Work to do
Count the lines in the listing below that contain the string "farthest". Reply with the number only.

Task inputs

____________________

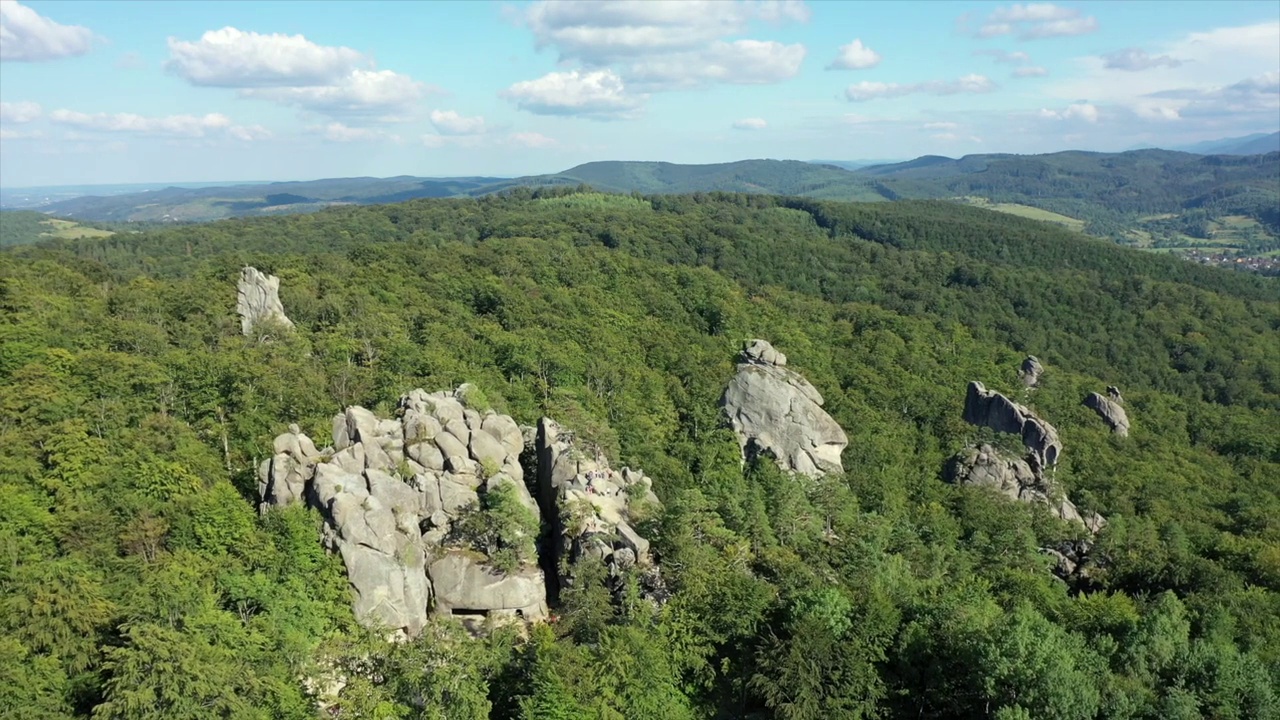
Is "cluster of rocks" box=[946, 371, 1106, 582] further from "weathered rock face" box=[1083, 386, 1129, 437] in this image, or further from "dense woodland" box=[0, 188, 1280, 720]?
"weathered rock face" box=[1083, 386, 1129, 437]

____________________

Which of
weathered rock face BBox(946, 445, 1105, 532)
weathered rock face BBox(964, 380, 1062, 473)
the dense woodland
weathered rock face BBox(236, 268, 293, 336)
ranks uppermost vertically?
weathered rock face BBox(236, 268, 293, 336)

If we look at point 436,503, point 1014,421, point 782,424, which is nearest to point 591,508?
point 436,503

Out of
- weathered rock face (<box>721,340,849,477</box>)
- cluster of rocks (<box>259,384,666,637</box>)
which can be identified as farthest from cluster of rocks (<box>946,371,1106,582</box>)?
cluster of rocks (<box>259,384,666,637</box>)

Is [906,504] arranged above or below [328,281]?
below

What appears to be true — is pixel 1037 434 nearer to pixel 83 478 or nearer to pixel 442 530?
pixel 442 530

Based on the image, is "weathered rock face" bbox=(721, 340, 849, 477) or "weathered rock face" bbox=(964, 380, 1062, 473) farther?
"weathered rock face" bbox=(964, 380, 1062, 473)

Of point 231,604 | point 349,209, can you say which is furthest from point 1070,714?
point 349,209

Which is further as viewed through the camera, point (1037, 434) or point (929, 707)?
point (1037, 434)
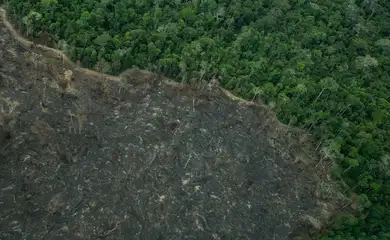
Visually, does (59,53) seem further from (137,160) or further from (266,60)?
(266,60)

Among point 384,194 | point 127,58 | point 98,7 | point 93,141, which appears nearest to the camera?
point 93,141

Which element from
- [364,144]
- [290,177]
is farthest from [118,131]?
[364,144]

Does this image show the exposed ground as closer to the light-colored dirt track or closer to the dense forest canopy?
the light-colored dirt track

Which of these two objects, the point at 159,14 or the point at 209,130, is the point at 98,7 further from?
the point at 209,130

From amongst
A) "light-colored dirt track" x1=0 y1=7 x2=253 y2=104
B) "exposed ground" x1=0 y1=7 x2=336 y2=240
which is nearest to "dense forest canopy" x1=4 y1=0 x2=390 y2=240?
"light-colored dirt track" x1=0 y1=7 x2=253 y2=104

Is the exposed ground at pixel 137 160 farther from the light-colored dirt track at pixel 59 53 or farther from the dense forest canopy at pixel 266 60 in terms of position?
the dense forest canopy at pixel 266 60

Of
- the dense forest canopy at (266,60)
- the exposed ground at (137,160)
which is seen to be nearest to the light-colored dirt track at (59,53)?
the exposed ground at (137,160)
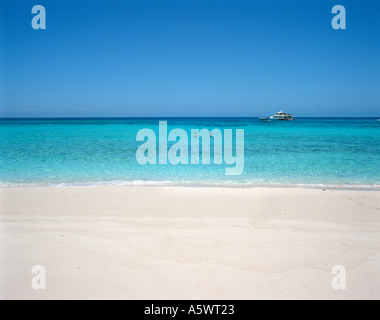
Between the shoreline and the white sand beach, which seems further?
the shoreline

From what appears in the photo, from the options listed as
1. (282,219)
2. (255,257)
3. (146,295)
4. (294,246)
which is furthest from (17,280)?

____________________

Expected output
2